Success doesn’t happen if you only act when you are sure of a positive outcome. Real success means risking failure. We succeed only after we accept that we might fail and plan for the worst.

On a neurological level, the anticipation of failure is stress. When a person enters into an ice-cold bath, the first thing they feel is a desire to clench up and protect themselves. In a sauna, they want to escape the heat. Facing down a flying kettlebell, a person might cringe at the thought of it crashing onto their feet, and before an ayahuasca ceremony, it’s entirely reasonable to fear going insane. These are all innate responses predicting some sort of bodily harm. They’re sensations and emotions that we’ve trained into our neurology or inherited from a long line of evolutionary succession. However, when we tackle those sensations head on, when we insert a wedge into the space between stimulus and response, we don’t just become better kettlebell throwers, sauna endurers and plant imbibers. Facing those challenges makes us more robust, healthier and more capable of just about anything.
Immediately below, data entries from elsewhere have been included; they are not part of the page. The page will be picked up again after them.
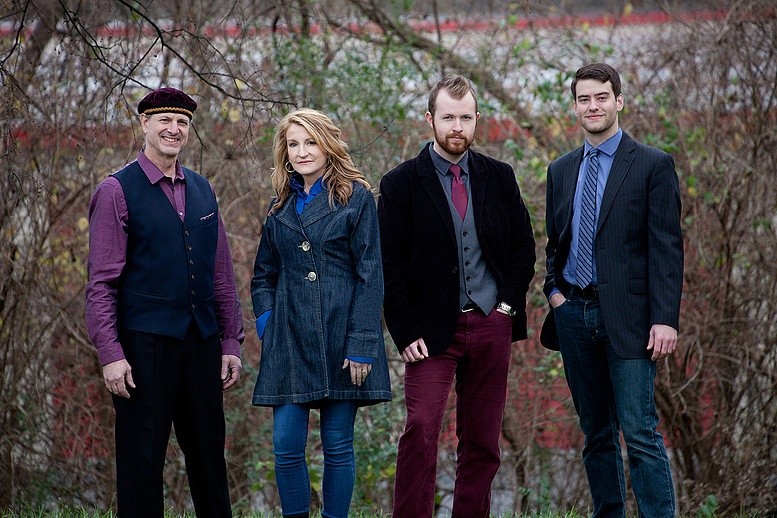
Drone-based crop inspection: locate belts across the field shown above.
[560,276,600,300]
[460,303,479,312]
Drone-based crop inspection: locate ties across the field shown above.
[448,163,469,222]
[574,147,600,291]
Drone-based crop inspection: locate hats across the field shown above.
[138,87,198,121]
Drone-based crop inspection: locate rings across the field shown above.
[362,370,366,373]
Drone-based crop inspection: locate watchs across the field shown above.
[497,303,516,317]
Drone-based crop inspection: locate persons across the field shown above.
[377,74,536,518]
[250,109,393,518]
[543,64,684,518]
[85,88,246,518]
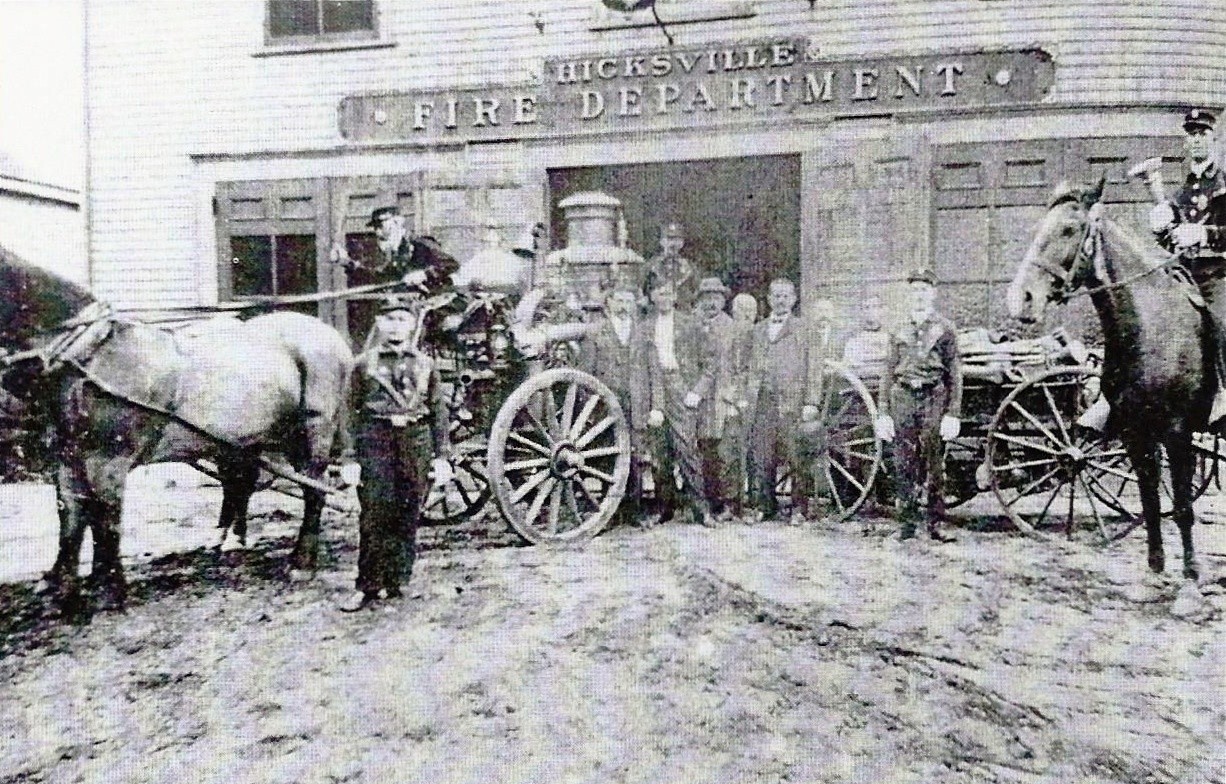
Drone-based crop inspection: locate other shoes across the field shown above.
[931,529,956,542]
[615,501,764,531]
[343,590,370,612]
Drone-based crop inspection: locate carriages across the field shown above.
[1,242,633,654]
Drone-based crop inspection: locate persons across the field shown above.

Indeed, it’s our anticipation of the worst possible outcomes that gets in the way more often than not. We envision negative consequences for our actions. And yet more often than not, a missed kettlebell lands safely on the grass, a sauna relaxes us, and an ice bath brings alertness. For me, the ayahuasca ceremony gave me a new perspective and answered questions that I didn’t even know I had about the deep bonds I have in my marriage, my connection to a lineage of ancestors and my vulnerability to electronic addictions. 

I began this journey by accepting the possibility of catastrophe. I knew my inquiry might lead nowhere. I also knew I might get injured or even die while seeking answers. But I kept going. I pushed through. Despite some doubts along the way, I believed I would come out the other side better, stronger and more resilient, that my life would be richer for it. When I think about my own death—no matter how I end up meeting it—I want to know that my choices made a difference. I do not want to have my final moments consumed by the notion that I was passive when I could have been active. Of course, I know that if I do this kind of work long enough, it’s likely that I’ll get hurt at some point. But that doesn’t mean the journey won’t be worth it.

This book and the wedges I’ve introduced are the tip of an iceberg. They’re exercises, practices and ideas that speak especially strongly to me. They’re examples of challenges that I needed to try, stressors that I needed to push up against in order to grow. Some of these wedges showed me powerful new ways to enter into a flow state. Others let me reprogram patterns in my nervous system. But it was my journey. Your life—the time between birth and death that the gods grant you—is your journey. It’s your Wedge. What you do with this opportunity is up to you. 

And just maybe, somewhere on your journey you will catch hold of that thread that connects the choices of every iteration of every Russian doll to a consciousness that none of the parts can comprehend on its own. In this way, we can all be individuals and the universe at the same time.